● **ACTIVITY 1**
Answer these questions from the birth comments, one line each:
(a) By how many weeks did the OB say the baby had to be engaged to avoid a scheduled repeat c-section?
(b) What kind of birth did Dana have?
(c) Which agency was conducting the study the OB asked a patient to join?
● **ACTIVITY 2**
Carry on the birth comments from the point where they stop.

● **TEXT EXCERPT**
=======


    I'm in Australia - where as far as I'm aware hospitals haven't yet taken to formally banning vbacs (yet...although I guess in small country hospitals this has probably happened) - however individual practioners certainly do, or else make the conditions for "attempting" one ridiculous. I recently had a lady tell me her OB was scheduling her a repeat c/section if her baby hadn't engaged by 37 weeks. Yet months earlier he had told her he was supportive of her having a VBAC and happily took her payment for his "care" - in my opinion under completely false pretense, since he had to know damn well she wouldn't be having a vbac with him given a condition like that. What a joke. Fortunately at 38 weeks she told him what he could do with his vbac "attempt" and found herself a midwife.

  2. Hi Rixa,
    I found your blog a while ago and really enjoy the articles you post. I am glad there are people like you out there that blog about natural birth. I had a natural waterbirth with a midwife and it was the most empowering experience in my life. I just wanted to thank you for posting all these informative topics. I love reading them! Dana

  3. Wonderful compilation of relevant information!

  4. Thanks, as always, for the info!
    I love the tummy pictures- beautiful! Thank you so much for sharing your journey with us!

  5. Interesting article about the Canadians taking notice of the alarming increase of c-sections. I recently learned that the US is taking notice too. I was recently asked by my OB during a 2nd trimester check-up if I would participate in a study conducted by the U.S. Dept of Health and Human Services. They had randomly chosen doctors from the American Board of Obstetrics and Gynecology all over the country to ask their pregnant patients to participate. I agreed and the research facilitators contacted me. Most of the questions were about my OB and her attitude and my relationship with her. Maybe, just maybe, there will be some good from this. Maybe some OB's will realize that someone is taking a good, hard look at them. Maybe.

  6. Hi,
    I find your blog VERY interesting to read and have enjoyed clicking over every few days.

    I have had two C-sections(I developed preeclampsia- very severe with my first and mild with my second, yet they were concerned with how quickly I might progress, because of my past severe preeclamptic history). I am due in July and wonder, based on your opinion, if I have any options for attempting a vaginal birth. It is an experience I would love to have; yet the midwifes and doctors I have talked to all say I am too high risk-both because of past preeclampsia occurrences and risk of uterine rupture. What is your opinion on the safety of vaginal labor for a woman with 2 past C-sections? I should also add I will be delivering my 3rd child just 15 short months after my 2nd- not sure if this also impacts things.

=======

● **SOURCE MATERIAL**
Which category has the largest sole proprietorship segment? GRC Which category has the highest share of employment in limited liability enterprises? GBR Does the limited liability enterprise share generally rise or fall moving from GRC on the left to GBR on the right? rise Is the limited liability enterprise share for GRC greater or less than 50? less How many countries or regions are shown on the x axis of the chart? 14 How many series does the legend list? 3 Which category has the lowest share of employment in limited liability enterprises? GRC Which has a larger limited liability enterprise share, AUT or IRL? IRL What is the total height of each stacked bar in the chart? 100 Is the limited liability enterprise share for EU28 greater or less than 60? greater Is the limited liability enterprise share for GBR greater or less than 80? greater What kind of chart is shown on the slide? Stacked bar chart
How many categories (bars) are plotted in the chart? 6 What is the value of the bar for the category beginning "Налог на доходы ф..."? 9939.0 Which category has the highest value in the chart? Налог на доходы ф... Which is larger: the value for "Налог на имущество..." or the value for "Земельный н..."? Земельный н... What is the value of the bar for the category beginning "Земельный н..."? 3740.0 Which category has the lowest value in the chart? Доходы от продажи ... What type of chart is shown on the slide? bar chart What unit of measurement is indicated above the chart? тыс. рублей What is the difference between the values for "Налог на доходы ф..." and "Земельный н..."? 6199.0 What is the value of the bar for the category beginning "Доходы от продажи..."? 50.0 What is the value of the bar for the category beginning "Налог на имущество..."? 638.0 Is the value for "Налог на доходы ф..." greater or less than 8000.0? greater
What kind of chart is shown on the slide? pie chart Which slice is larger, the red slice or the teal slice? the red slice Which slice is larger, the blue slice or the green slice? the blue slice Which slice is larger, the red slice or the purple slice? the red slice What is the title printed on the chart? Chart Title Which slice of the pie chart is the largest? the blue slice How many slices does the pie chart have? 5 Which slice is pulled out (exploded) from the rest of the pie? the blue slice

=======

● **TASK OUTPUT 1**
(a) 37 weeks
(b) A natural waterbirth with a midwife
(c) The U.S. Dept of Health and Human Services

● **TASK OUTPUT 2**
  7. Nicole,
    You have 2 separate issues going on here with your history of cesareans.

    The first question is: "what are the risks of a VBA2C versus a VBA1C?" There's been quite a bit of research on this, with the most recent indicating that uterine rupture rates of VBAC after 2 or more cesareans isn't significantly higher than the rate of UR of VBA1C. You can find lots of research and resources on this subject on ICAN's website.

    The second question is about pre-eclampsia, and the basic answer is: if you can keep pre-e from rearing up again, then you should be free to consider a VBAC. But if you develop the same condition severely, that might indicate a C/S is needed. You might enjoy seeking prenatal care from a midwife or physician who can really work with you on nutrition and other associated things to increase your chances of staying healthy and pre-e-free this pregnancy.

    A third issue, actually, is more political and legal: it can be extraordinarily hard to find a hospital and/or physician willing to attend a VBA2C, even though the research indicates that it's not any less safe (and there is a LOT of research showing the increased risks of multiple cesareans--each cesarean becomes successively riskier, while each successive VBAC becomes safer). This is in part because ACOG recommended against VBA2C unless the woman has had a prior vaginal birth. Like ACOG's recommendation on VBACs and the need for immediate access to anesthesia and an in-house physician, this has further restricted women's choices.